Defense in depth is the rule. Layers matter. But the layers need to address specific threats and attack techniques with as little redundancy as possible. For example, if you have something that will prevent Jaff and Cerber every time (or Locky and Kovter ransomware), that’s great. But you don’t need two tools for this. What you need next is something that will protect you from WannaCry, which is a different animal.

In the case of Jaff and Cerber ransomware, Moving Target Defense prevents them by immunizing the OS against their attack techniques. The number and virulence of these and other zero-day, in-memory attacks are mounting daily and it is fortunate that deterministic prevention with Moving Target Defense is both effective and easy.

Stopping WannaCry is done differently: Modifying default ports of the SMB protocol, making sure your Antivirus is updated, enforcing policy-level blocking of e-mails with unwanted attachments. WannaCry ransomware is a unique attack and it requires a specific strategy. Some of the options are deterministic and others require detecting and responding to it. Patching must also be emphasized, especially in light of the fact that a patch for WannaCry has been available for over two months.

As a strategic matter, prevention is preferable to detection as the first line of defense. Moving Target Defense, prevents in-memory attacks, like fileless ransomware, and malware that uses evasive techniques. It eliminates the entire class of threats that leverage these methods. 

For dealing with other, non-evasive threats and techniques, you need other controls and tools. Mistakes happen - that is attacks bypass defenses - when one security tool is used to do too many things or when too many tools are doing the same thing. There is no escaping a layered defense, so it is imperative to make sure you know which threat each layer is defending against, and that the strategy provides for prevention first.

> **About this task**
Transcribe the entire text on layered ransomware defense above, word for word.

> **Data for review**
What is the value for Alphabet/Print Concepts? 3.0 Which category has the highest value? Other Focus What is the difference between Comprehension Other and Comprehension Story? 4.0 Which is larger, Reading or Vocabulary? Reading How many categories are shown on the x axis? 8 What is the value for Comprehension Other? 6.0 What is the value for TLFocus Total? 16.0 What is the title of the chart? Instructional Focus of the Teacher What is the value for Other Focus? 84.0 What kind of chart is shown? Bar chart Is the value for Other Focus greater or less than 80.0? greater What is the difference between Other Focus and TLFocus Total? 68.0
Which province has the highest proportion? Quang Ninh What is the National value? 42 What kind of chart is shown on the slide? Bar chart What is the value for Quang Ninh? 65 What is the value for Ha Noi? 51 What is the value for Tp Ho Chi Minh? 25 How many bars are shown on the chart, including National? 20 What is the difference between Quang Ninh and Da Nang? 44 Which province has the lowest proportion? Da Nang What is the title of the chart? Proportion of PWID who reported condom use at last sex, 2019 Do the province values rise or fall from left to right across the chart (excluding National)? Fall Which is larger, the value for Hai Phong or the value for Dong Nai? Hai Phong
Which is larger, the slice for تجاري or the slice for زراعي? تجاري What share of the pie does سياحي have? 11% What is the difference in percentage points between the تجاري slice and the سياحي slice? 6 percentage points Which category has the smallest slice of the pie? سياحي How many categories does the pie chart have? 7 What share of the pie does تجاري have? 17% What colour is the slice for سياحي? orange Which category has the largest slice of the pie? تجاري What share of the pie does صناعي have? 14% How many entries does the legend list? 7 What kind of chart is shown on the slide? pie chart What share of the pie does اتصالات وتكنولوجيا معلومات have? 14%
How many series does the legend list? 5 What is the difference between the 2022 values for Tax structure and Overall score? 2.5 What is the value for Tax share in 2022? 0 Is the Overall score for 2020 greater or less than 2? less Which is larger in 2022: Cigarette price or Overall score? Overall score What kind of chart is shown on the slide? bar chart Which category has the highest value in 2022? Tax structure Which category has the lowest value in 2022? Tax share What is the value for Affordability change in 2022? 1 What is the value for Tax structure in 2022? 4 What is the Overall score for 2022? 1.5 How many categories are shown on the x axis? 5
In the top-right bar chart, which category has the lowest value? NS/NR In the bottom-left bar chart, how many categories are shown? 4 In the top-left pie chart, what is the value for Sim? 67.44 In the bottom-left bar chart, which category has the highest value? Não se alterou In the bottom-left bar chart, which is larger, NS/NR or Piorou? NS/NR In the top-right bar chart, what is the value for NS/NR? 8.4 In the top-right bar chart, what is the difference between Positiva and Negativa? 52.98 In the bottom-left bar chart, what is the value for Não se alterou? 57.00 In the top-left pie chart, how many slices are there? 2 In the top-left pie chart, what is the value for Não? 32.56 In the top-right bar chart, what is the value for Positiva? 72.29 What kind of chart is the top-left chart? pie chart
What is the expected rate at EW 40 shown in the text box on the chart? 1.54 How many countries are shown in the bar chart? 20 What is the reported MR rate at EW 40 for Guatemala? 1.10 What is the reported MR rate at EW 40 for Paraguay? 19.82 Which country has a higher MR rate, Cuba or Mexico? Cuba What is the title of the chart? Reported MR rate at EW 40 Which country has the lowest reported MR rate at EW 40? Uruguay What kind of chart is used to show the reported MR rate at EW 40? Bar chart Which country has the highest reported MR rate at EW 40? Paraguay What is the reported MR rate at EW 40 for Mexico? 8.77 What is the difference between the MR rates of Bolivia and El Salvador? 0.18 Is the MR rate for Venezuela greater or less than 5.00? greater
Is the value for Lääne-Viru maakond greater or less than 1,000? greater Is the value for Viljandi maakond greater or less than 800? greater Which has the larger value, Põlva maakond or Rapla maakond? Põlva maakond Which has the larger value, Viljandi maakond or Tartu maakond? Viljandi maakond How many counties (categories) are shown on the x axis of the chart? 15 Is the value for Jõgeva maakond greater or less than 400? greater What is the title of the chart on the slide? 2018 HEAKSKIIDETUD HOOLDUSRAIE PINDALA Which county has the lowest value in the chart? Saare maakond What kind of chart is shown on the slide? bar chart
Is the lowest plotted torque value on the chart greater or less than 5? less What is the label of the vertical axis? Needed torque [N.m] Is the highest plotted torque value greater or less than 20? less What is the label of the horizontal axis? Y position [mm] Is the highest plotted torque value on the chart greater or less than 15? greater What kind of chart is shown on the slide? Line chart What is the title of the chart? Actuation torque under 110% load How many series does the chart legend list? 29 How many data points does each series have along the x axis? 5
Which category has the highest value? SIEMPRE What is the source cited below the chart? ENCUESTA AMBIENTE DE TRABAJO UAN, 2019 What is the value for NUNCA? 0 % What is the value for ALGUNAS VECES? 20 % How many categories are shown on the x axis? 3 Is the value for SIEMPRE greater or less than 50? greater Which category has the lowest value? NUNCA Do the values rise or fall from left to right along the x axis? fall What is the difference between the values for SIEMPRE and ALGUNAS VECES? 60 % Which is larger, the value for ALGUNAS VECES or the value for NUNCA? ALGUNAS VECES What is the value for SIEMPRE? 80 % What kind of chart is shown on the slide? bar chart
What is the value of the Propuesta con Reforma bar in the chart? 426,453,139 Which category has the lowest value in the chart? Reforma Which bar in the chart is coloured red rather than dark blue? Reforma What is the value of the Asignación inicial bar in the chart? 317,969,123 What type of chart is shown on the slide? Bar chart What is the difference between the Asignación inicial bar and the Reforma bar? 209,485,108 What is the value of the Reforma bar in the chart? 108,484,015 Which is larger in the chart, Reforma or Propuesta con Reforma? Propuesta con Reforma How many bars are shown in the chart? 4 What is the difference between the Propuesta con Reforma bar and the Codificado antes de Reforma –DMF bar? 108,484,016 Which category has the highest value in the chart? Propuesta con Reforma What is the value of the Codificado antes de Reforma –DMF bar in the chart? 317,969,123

> **Response to the task**
Defense in depth is the rule. Layers matter. But the layers need to address specific threats and attack techniques with as little redundancy as possible. For example, if you have something that will prevent Jaff and Cerber every time (or Locky and Kovter ransomware), that’s great. But you don’t need two tools for this. What you need next is something that will protect you from WannaCry, which is a different animal.

In the case of Jaff and Cerber ransomware, Moving Target Defense prevents them by immunizing the OS against their attack techniques. The number and virulence of these and other zero-day, in-memory attacks are mounting daily and it is fortunate that deterministic prevention with Moving Target Defense is both effective and easy.

Stopping WannaCry is done differently: Modifying default ports of the SMB protocol, making sure your Antivirus is updated, enforcing policy-level blocking of e-mails with unwanted attachments. WannaCry ransomware is a unique attack and it requires a specific strategy. Some of the options are deterministic and others require detecting and responding to it. Patching must also be emphasized, especially in light of the fact that a patch for WannaCry has been available for over two months.

As a strategic matter, prevention is preferable to detection as the first line of defense. Moving Target Defense, prevents in-memory attacks, like fileless ransomware, and malware that uses evasive techniques. It eliminates the entire class of threats that leverage these methods. 

For dealing with other, non-evasive threats and techniques, you need other controls and tools. Mistakes happen - that is attacks bypass defenses - when one security tool is used to do too many things or when too many tools are doing the same thing. There is no escaping a layered defense, so it is imperative to make sure you know which threat each layer is defending against, and that the strategy provides for prevention first.